* _Document segment_
Anthony Landry Claimed Self-Defense
Landry fled the scene after the shooting. On May 8, while he was at large, he was charged with murder. Two days later, he turned himself in. After Landry’s arrest, his attorney said his client had acted in self-defense.
At the trial in December 2025, his attorney told the court that after being pushed, Landry retrieved his gun before returning to the restaurant to get his wallet. According to this version of events, Limmer had lunged at him, and Landry shot the attorney in response.
Daniel J. Flannery, director of the Begun Center for Violence Prevention Research and Education and a professor at Case Western Reserve University, believes rage likely pushed Landry to kill. He tells A&E Crime + Investigation that the number of shots "suggests this heightened sense of anger in the moment."
Dustin Pardini, a professor at Arizona State University’s School of Criminology and Criminal Justice, says Landry going to his truck for his gun wouldn't necessarily be enough time for him to calm down. "To me, there was no real cooling-off period. This guy was mad," he tells A&E Crime + Investigation. "Even though he went and got the gun, he was still extremely angry and may not have been making decisions that he would have normally made if he wasn't in that angry, agitated state."
Flannery also points out that easy access to a weapon contributed to this dispute becoming a fatal incident of gun violence. "More access and more availability mean more opportunities for use," he says.
How Did Anthony Landry Become Angry Enough to Kill?
Dr. Shayne Jones, a professor at the School of Criminal Justice & Criminology at Texas State University, also believes anger motivated Landry's deadly actions. "I think when the attorney confronted him, he felt like this guy was getting in his way, and he felt the need to retaliate," he tells A&E Crime + Investigation. "In general, if someone feels slighted or like someone has done them wrong, they may react aggressively quite quickly."
Jones does find it unusual that Landry's criminal history contained no violent charges until 2024. Prior to the McDonald's shooting, he'd been accused of striking a family member with a cane on February 17, 2024. Otherwise, his convictions include forgery, bank fraud and possession of a controlled substance.
However, he adds that a history of aggression can take different forms: "Maybe he was aggressive in other ways, just not physically."
"Criminal history is only the tip of the iceberg," Pardini says. "We know from research that a large portion of criminal offending and aggression and anger and irritability and violence, things that are all pertinent to this case, go undetected."
A Swift Verdict, Followed by a Life Sentence
On December 10, 2025, the jury took only 20 minutes to deliver a verdict finding Landry guilty of murder. Jones, whose research interests include legal decision-making among jurors, says, "When the verdict is reached very quickly, that tells us that the jurors see the evidence as very clear."
Before the jury decided on a sentence, friends and family shared victim impact statements about Limmer, relating stories such as his donating bone marrow to his brother with cancer. On the defense side, no one testified about potentially mitigating facts, like mental health issues, for Landry.
In Texas, people convicted of murder must serve between five to 99 years or life in prison, but due to Landry's previous felony conviction, he faced a minimum of 15 years. Despite Landry's defense attorney requesting a 15-year-sentence, on December 11, the jury gave Landry, then 59, life in prison. He will need to serve 30 years before becoming eligible for parole.
Yet no verdict could change the senselessness of this violent act. As Flannery says, "No one would expect being upset about a McDonald's order to end in an incident of gun violence that killed a bystander who just tried to intervene."

* _Stored data_
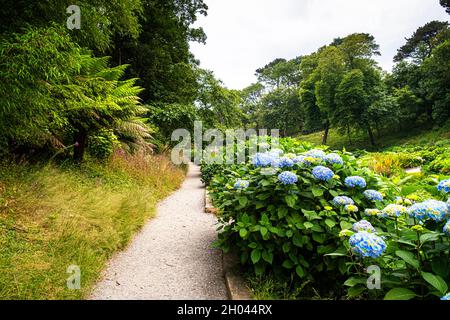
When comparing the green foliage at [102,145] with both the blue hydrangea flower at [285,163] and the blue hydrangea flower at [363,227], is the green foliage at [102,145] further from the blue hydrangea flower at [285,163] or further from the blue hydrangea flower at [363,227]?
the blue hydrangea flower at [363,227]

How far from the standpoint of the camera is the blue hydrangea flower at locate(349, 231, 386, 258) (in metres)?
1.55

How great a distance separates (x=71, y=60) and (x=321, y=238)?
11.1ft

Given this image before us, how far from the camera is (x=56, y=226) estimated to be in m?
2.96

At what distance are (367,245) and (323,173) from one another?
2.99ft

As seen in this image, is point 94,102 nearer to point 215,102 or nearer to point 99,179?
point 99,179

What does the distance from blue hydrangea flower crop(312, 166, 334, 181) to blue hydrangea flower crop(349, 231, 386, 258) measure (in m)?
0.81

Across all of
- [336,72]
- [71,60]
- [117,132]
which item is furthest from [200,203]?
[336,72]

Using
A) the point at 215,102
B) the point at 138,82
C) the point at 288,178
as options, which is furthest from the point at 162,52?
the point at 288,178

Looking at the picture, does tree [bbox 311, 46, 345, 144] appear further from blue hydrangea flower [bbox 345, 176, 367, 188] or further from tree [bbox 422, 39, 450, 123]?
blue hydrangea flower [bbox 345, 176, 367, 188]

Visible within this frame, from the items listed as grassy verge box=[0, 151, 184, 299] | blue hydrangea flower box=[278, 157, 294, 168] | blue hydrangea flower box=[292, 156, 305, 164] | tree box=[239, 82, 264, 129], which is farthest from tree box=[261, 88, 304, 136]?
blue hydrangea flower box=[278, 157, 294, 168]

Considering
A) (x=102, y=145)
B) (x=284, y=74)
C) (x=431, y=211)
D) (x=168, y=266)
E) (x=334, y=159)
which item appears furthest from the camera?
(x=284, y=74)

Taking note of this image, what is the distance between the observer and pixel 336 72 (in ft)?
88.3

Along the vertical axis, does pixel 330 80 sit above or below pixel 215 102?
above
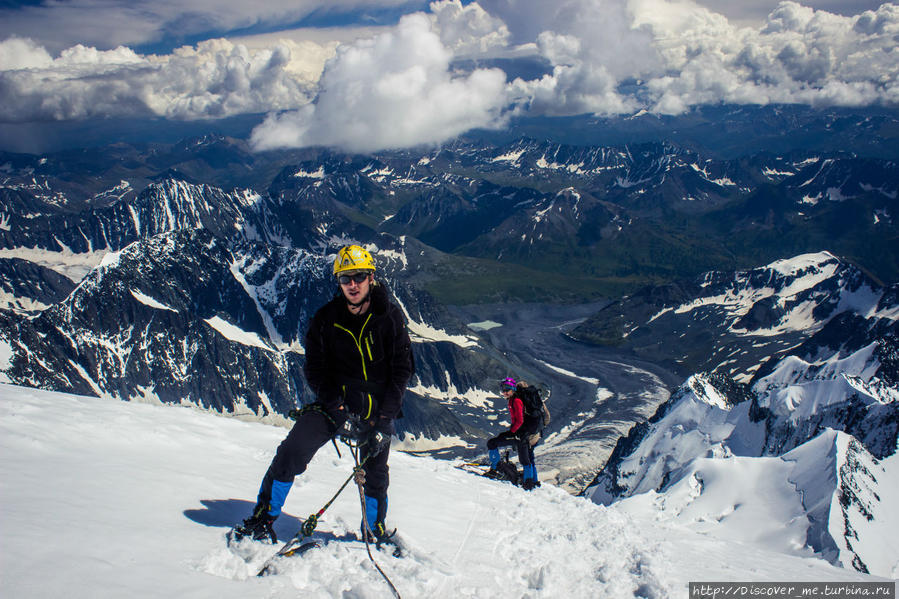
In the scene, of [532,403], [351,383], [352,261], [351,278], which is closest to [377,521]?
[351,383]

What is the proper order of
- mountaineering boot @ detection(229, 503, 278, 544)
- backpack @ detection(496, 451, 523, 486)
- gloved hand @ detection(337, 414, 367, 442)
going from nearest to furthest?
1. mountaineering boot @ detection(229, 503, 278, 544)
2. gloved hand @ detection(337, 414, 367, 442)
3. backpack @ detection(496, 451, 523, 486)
---
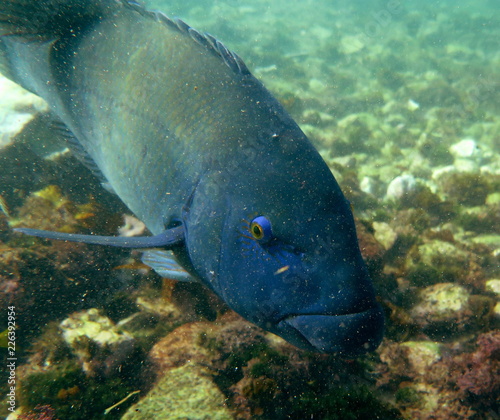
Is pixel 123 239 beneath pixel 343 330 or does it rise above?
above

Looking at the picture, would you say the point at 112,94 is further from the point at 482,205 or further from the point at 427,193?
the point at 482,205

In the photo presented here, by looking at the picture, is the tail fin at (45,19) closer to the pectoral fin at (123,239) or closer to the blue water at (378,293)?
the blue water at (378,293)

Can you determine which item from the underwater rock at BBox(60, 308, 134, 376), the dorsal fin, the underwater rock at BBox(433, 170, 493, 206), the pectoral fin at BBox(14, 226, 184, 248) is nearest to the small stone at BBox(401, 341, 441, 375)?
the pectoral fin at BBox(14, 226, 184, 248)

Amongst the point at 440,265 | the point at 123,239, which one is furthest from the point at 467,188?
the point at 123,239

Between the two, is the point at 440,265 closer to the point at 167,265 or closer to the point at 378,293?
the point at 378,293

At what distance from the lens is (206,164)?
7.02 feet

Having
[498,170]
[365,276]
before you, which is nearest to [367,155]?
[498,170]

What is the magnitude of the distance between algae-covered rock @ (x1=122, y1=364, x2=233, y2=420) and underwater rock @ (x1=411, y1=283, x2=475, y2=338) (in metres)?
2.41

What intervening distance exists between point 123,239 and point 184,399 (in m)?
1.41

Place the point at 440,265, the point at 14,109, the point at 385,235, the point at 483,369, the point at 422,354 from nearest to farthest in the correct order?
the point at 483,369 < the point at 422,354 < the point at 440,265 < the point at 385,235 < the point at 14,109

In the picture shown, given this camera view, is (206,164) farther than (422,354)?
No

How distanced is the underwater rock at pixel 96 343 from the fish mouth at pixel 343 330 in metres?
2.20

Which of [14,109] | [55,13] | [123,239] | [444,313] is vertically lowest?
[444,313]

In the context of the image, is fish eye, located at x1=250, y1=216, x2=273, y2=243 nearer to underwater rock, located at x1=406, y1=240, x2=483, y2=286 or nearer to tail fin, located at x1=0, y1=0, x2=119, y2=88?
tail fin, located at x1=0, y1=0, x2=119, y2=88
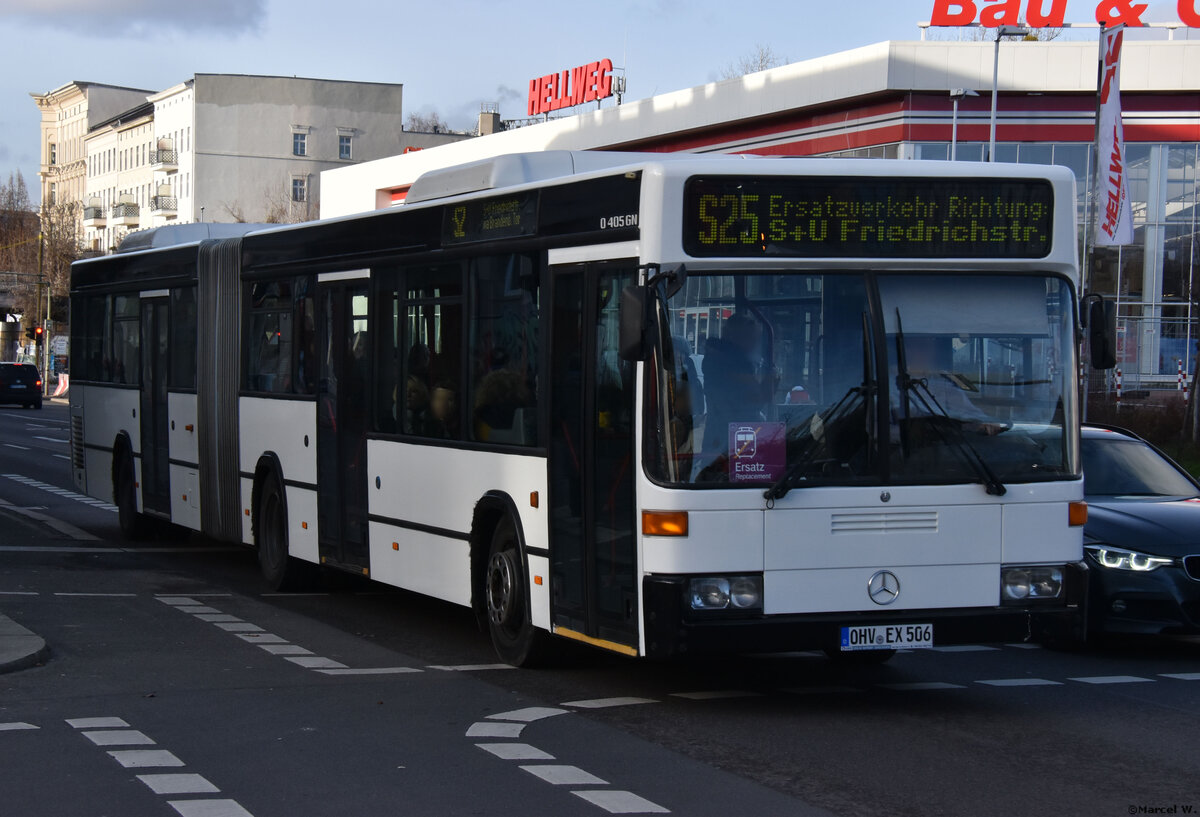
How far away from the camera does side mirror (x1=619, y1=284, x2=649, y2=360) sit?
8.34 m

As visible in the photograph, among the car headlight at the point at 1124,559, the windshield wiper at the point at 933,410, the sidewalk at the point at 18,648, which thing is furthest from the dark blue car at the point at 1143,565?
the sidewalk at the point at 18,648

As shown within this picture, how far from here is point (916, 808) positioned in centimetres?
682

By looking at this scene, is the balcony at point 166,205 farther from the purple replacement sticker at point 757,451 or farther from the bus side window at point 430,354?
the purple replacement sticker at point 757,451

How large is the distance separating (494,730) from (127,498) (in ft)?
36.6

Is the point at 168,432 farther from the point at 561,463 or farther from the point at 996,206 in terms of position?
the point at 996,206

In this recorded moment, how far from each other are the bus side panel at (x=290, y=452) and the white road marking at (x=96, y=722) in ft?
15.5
--
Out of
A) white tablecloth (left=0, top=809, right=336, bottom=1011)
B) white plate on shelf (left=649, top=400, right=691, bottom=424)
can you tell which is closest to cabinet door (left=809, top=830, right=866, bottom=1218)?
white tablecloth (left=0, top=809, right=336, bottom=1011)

* _Try it_
In the text on Anthony Landry's trial, turn the paragraph beginning "In Texas, people convicted of murder" into a bulleted list that keeps its main facts. This work doesn't use the data.

* _Expected output_
- In Texas, a murder conviction carries five to 99 years or life in prison.
- Because of a previous felony conviction, Landry faced at least 15 years.
- His defense attorney asked for a 15-year sentence.
- On December 11, the jury sentenced Landry, then 59, to life in prison.
- He must serve 30 years before he can become eligible for parole.